Optical fibers may also be used to connect optical devices to the fiber optic networks. In applications for optical devices where high bandwidth and electrical coupling is desired, hybrid fiber optic cables may be employed. Hybrid fiber optic cables include one or more optical fibers capable of transporting optical signals optically at high bandwidths. Hybrid cables may also include one or more electrical conductors capable of carrying electrical signals, such as power as an example. These hybrid cables may be employed in devices, such as user devices used by consumers, to provide optical and electrical signal connectivity.
It is common to provide a flat end-faced multi-fiber ferrule to more easily facilitate multiple optical fiber connections between the fiber optic connector including the ferrule and another optical device, for example, another fiber optic connector or optical fiber. In this regard, it is important that the fiber optic connector be designed to allow end faces of the optical fibers disposed in the ferrule to be placed into contact or closely spaced with respect to the other optical device for light transfer. If an air gap is disposed between the optical fiber held in the ferrule and the other optical device, the end of the optical fiber is cleaved (e.g., laser-cleaved) and polished into a curved form to allow it to act as a lens in an effort to reduce optical attenuation. However, spherical aberrations can occur when the end face of the optical fiber is cleaved and polished into a curved form thereby introducing further optical losses.
Gradient index (GRIN) lenses offer an alternative to polishing curvatures onto ends of optical fibers to form lenses. GRIN lenses focus light through a precisely controlled radial variation of the lens material's index of refraction from the optical axis, typically at the center axis, to the edge of the lens. The internal structure of this index gradient can dramatically reduce the need for tightly controlled surface curvatures and results in a simple, compact lens. This allows a GRIN lens with flat surfaces to collimate light emitted from an optical fiber or to focus an incident beam into an optical fiber. The GRIN lens can be provided in the form of a glass rod that is disposed in a lens holder as part of a fiber optic connector. The flat surfaces of a GRIN lens allow easy bonding or fusing of one end to an optical fiber disposed inside the fiber optic connector with the other end of the GRIN lens disposed on the ferrule end face. The flat surface on the end face of a GRIN lens can reduce aberrations, because the end faces can be polished to be planar or substantially planar to the end face of the ferrule. The flat surface of the GRIN lens allows for easy cleaning of end faces of the GRIN lens. It is important that the GRIN lens be placed and secured in alignment with the desired angular accuracy to avoid or reduce coupling loss.

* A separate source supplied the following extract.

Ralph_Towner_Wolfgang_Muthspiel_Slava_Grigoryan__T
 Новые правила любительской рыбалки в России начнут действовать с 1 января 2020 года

It is common for each GRIN lens of a plug or receptacle to be placed and secured in optical connectors by a ferrule, which also directly secures the optical fiber to which the GRIN lenses are attached. However, the GRIN lenses may be challenging to position precisely within the ferrule without specialized and expensive equipment because GRIN lenses may be relatively small, for example, no more than one (1) millimeter in length. If the GRIN lens is imprecisely positioned within the ferrule, then the ferrule including the GRIN lens may have to be discarded, resulting in additional manufacturing expense as both the GRIN lens and combination ferrule assembly may have to be replaced.
Moreover, adding additional features to the ferrule to more precisely position the GRIN lenses makes the ferrule prohibitively expensive to build for consumer markets and increases the size of the optical connector to accommodate the ferrule. The allowable size of optical connectors of the plug and receptacle are limited given the trend for user devices having smaller sizes to enable mobility and having commensurately small interconnecting interfaces.
New approaches are needed for the design of fiber optic connectors, including GRIN lenses, to more reliably and efficiently align the GRIN lenses of plugs to optical fibers leading up to the plugs and complementary GRIN lenses on receptacles. The new approaches may also be compatible for hybrid optical connectors establishing electrical coupling and optical connections for optical devices.